Task description »
Lay out the stretch of the listing from the line containing "Is (x=189, y=257)" through the end of the listing as a Markdown table with the columns Row and Line, numbering each line and leaving out any blank lines.

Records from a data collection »
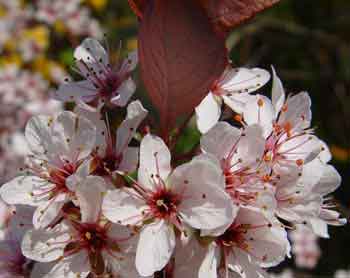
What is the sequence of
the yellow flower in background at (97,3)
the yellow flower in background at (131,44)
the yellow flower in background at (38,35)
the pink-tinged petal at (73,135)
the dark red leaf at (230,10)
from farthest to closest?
the yellow flower in background at (97,3) < the yellow flower in background at (38,35) < the yellow flower in background at (131,44) < the pink-tinged petal at (73,135) < the dark red leaf at (230,10)

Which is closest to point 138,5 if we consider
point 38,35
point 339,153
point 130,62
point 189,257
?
point 130,62

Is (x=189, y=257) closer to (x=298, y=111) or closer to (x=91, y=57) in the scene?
(x=298, y=111)

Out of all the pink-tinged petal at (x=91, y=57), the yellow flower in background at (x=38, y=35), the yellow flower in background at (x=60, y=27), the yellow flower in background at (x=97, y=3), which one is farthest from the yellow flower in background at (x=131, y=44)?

Completed exercise »
| Row | Line |
|---|---|
| 1 | Is (x=189, y=257) closer to (x=298, y=111) or closer to (x=91, y=57) in the scene? |
| 2 | (x=298, y=111) |
| 3 | Out of all the pink-tinged petal at (x=91, y=57), the yellow flower in background at (x=38, y=35), the yellow flower in background at (x=60, y=27), the yellow flower in background at (x=97, y=3), which one is farthest from the yellow flower in background at (x=131, y=44)? |